(Stored data)
···
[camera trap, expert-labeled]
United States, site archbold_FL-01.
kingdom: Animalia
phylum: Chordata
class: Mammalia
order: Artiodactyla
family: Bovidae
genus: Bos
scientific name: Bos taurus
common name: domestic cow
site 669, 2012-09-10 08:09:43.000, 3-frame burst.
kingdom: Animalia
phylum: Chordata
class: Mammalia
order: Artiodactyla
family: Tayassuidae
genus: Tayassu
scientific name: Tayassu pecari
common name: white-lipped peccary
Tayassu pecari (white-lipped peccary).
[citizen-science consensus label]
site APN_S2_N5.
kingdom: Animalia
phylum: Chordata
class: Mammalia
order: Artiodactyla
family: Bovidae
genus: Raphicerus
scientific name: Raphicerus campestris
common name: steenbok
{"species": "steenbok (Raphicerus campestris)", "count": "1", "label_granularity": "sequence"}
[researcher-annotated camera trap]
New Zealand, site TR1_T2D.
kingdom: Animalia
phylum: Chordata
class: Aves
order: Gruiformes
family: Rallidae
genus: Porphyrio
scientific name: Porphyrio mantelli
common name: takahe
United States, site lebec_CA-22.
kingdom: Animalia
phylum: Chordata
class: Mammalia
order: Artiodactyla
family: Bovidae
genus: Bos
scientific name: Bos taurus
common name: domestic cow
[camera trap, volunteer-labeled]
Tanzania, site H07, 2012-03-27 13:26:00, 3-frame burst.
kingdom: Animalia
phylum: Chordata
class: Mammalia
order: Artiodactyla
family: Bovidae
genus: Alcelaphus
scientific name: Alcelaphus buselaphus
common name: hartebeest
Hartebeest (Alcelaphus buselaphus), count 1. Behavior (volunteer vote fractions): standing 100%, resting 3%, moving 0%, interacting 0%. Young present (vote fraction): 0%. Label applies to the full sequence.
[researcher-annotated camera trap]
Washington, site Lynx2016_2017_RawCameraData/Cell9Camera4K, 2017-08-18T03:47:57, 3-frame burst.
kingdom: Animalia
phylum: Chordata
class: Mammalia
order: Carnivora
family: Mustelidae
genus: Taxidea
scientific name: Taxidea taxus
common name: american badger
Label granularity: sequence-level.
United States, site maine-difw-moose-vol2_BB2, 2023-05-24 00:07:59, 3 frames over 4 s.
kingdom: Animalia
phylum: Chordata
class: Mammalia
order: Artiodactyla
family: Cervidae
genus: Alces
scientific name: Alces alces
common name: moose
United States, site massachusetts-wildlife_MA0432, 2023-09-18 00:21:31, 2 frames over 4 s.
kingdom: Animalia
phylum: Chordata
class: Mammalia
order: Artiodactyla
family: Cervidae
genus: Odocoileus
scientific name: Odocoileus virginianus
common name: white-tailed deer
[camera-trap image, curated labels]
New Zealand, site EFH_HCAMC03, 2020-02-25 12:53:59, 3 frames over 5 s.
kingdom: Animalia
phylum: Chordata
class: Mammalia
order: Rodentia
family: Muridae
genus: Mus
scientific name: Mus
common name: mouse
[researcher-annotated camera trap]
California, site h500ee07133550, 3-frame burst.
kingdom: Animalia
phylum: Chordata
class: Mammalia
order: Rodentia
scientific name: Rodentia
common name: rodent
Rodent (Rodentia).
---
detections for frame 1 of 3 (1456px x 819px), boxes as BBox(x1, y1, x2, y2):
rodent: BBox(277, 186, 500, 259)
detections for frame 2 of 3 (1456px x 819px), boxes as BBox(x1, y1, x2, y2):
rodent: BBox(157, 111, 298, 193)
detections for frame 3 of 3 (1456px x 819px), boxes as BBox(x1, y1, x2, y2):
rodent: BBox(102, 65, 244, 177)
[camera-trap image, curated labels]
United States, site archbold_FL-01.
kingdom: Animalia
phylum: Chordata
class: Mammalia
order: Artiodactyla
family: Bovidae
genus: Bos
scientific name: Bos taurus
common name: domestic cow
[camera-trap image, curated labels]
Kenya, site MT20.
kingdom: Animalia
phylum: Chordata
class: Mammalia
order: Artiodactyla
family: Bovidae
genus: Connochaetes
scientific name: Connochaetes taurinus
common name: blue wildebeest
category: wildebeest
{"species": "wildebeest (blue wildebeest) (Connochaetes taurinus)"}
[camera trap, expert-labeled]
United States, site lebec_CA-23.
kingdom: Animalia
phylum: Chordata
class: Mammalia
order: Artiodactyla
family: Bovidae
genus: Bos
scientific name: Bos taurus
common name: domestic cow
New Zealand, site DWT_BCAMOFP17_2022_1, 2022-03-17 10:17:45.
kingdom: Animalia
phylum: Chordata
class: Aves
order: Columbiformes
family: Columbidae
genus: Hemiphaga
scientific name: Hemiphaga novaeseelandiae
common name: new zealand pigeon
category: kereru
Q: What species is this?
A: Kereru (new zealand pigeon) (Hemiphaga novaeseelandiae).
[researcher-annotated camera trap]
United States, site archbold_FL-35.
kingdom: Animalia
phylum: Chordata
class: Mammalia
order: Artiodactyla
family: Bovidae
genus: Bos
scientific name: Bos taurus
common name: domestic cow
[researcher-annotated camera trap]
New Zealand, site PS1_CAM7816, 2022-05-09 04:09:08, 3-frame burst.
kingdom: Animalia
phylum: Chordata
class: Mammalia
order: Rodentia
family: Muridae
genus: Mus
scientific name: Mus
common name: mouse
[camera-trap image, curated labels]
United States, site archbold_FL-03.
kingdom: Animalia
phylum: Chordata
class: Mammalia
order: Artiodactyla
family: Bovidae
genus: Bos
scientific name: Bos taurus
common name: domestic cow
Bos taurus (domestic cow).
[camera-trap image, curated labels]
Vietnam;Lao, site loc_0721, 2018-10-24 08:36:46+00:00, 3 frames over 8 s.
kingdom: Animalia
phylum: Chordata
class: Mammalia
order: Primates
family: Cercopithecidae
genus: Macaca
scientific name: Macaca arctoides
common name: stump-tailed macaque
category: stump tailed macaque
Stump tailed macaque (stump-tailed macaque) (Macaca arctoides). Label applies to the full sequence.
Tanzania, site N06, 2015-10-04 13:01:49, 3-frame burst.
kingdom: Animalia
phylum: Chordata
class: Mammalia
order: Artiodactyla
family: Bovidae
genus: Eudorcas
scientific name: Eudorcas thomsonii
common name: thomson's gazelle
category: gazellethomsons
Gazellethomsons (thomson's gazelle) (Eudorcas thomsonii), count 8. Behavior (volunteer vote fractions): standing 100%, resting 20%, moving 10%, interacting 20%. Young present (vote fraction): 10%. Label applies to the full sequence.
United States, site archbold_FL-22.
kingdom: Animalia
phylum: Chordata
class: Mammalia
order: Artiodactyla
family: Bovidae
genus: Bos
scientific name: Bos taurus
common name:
···
Exercise aim:
Copy out each record exactly as given, omitting none.

Result:
[camera trap, expert-labeled]
United States, site archbold_FL-01.
kingdom: Animalia
phylum: Chordata
class: Mammalia
order: Artiodactyla
family: Bovidae
genus: Bos
scientific name: Bos taurus
common name: domestic cow
site 669, 2012-09-10 08:09:43.000, 3-frame burst.
kingdom: Animalia
phylum: Chordata
class: Mammalia
order: Artiodactyla
family: Tayassuidae
genus: Tayassu
scientific name: Tayassu pecari
common name: white-lipped peccary
Tayassu pecari (white-lipped peccary).
[citizen-science consensus label]
site APN_S2_N5.
kingdom: Animalia
phylum: Chordata
class: Mammalia
order: Artiodactyla
family: Bovidae
genus: Raphicerus
scientific name: Raphicerus campestris
common name: steenbok
{"species": "steenbok (Raphicerus campestris)", "count": "1", "label_granularity": "sequence"}
[researcher-annotated camera trap]
New Zealand, site TR1_T2D.
kingdom: Animalia
phylum: Chordata
class: Aves
order: Gruiformes
family: Rallidae
genus: Porphyrio
scientific name: Porphyrio mantelli
common name: takahe
United States, site lebec_CA-22.
kingdom: Animalia
phylum: Chordata
class: Mammalia
order: Artiodactyla
family: Bovidae
genus: Bos
scientific name: Bos taurus
common name: domestic cow
[camera trap, volunteer-labeled]
Tanzania, site H07, 2012-03-27 13:26:00, 3-frame burst.
kingdom: Animalia
phylum: Chordata
class: Mammalia
order: Artiodactyla
family: Bovidae
genus: Alcelaphus
scientific name: Alcelaphus buselaphus
common name: hartebeest
Hartebeest (Alcelaphus buselaphus), count 1. Behavior (volunteer vote fractions): standing 100%, resting 3%, moving 0%, interacting 0%. Young present (vote fraction): 0%. Label applies to the full sequence.
[researcher-annotated camera trap]
Washington, site Lynx2016_2017_RawCameraData/Cell9Camera4K, 2017-08-18T03:47:57, 3-frame burst.
kingdom: Animalia
phylum: Chordata
class: Mammalia
order: Carnivora
family: Mustelidae
genus: Taxidea
scientific name: Taxidea taxus
common name: american badger
Label granularity: sequence-level.
United States, site maine-difw-moose-vol2_BB2, 2023-05-24 00:07:59, 3 frames over 4 s.
kingdom: Animalia
phylum: Chordata
class: Mammalia
order: Artiodactyla
family: Cervidae
genus: Alces
scientific name: Alces alces
common name: moose
United States, site massachusetts-wildlife_MA0432, 2023-09-18 00:21:31, 2 frames over 4 s.
kingdom: Animalia
phylum: Chordata
class: Mammalia
order: Artiodactyla
family: Cervidae
genus: Odocoileus
scientific name: Odocoileus virginianus
common name: white-tailed deer
[camera-trap image, curated labels]
New Zealand, site EFH_HCAMC03, 2020-02-25 12:53:59, 3 frames over 5 s.
kingdom: Animalia
phylum: Chordata
class: Mammalia
order: Rodentia
family: Muridae
genus: Mus
scientific name: Mus
common name: mouse
[researcher-annotated camera trap]
California, site h500ee07133550, 3-frame burst.
kingdom: Animalia
phylum: Chordata
class: Mammalia
order: Rodentia
scientific name: Rodentia
common name: rodent
Rodent (Rodentia).
---
detections for frame 1 of 3 (1456px x 819px), boxes as BBox(x1, y1, x2, y2):
rodent: BBox(277, 186, 500, 259)
detections for frame 2 of 3 (1456px x 819px), boxes as BBox(x1, y1, x2, y2):
rodent: BBox(157, 111, 298, 193)
detections for frame 3 of 3 (1456px x 819px), boxes as BBox(x1, y1, x2, y2):
rodent: BBox(102, 65, 244, 177)
[camera-trap image, curated labels]
United States, site archbold_FL-01.
kingdom: Animalia
phylum: Chordata
class: Mammalia
order: Artiodactyla
family: Bovidae
genus: Bos
scientific name: Bos taurus
common name: domestic cow
[camera-trap image, curated labels]
Kenya, site MT20.
kingdom: Animalia
phylum: Chordata
class: Mammalia
order: Artiodactyla
family: Bovidae
genus: Connochaetes
scientific name: Connochaetes taurinus
common name: blue wildebeest
category: wildebeest
{"species": "wildebeest (blue wildebeest) (Connochaetes taurinus)"}
[camera trap, expert-labeled]
United States, site lebec_CA-23.
kingdom: Animalia
phylum: Chordata
class: Mammalia
order: Artiodactyla
family: Bovidae
genus: Bos
scientific name: Bos taurus
common name: domestic cow
New Zealand, site DWT_BCAMOFP17_2022_1, 2022-03-17 10:17:45.
kingdom: Animalia
phylum: Chordata
class: Aves
order: Columbiformes
family: Columbidae
genus: Hemiphaga
scientific name: Hemiphaga novaeseelandiae
common name: new zealand pigeon
category: kereru
Q: What species is this?
A: Kereru (new zealand pigeon) (Hemiphaga novaeseelandiae).
[researcher-annotated camera trap]
United States, site archbold_FL-35.
kingdom: Animalia
phylum: Chordata
class: Mammalia
order: Artiodactyla
family: Bovidae
genus: Bos
scientific name: Bos taurus
common name: domestic cow
[researcher-annotated camera trap]
New Zealand, site PS1_CAM7816, 2022-05-09 04:09:08, 3-frame burst.
kingdom: Animalia
phylum: Chordata
class: Mammalia
order: Rodentia
family: Muridae
genus: Mus
scientific name: Mus
common name: mouse
[camera-trap image, curated labels]
United States, site archbold_FL-03.
kingdom: Animalia
phylum: Chordata
class: Mammalia
order: Artiodactyla
family: Bovidae
genus: Bos
scientific name: Bos taurus
common name: domestic cow
Bos taurus (domestic cow).
[camera-trap image, curated labels]
Vietnam;Lao, site loc_0721, 2018-10-24 08:36:46+00:00, 3 frames over 8 s.
kingdom: Animalia
phylum: Chordata
class: Mammalia
order: Primates
family: Cercopithecidae
genus: Macaca
scientific name: Macaca arctoides
common name: stump-tailed macaque
category: stump tailed macaque
Stump tailed macaque (stump-tailed macaque) (Macaca arctoides). Label applies to the full sequence.
Tanzania, site N06, 2015-10-04 13:01:49, 3-frame burst.
kingdom: Animalia
phylum: Chordata
class: Mammalia
order: Artiodactyla
family: Bovidae
genus: Eudorcas
scientific name: Eudorcas thomsonii
common name: thomson's gazelle
category: gazellethomsons
Gazellethomsons (thomson's gazelle) (Eudorcas thomsonii), count 8. Behavior (volunteer vote fractions): standing 100%, resting 20%, moving 10%, interacting 20%. Young present (vote fraction): 10%. Label applies to the full sequence.
United States, site archbold_FL-22.
kingdom: Animalia
phylum: Chordata
class: Mammalia
order: Artiodactyla
family: Bovidae
genus: Bos
scientific name: Bos taurus
common name:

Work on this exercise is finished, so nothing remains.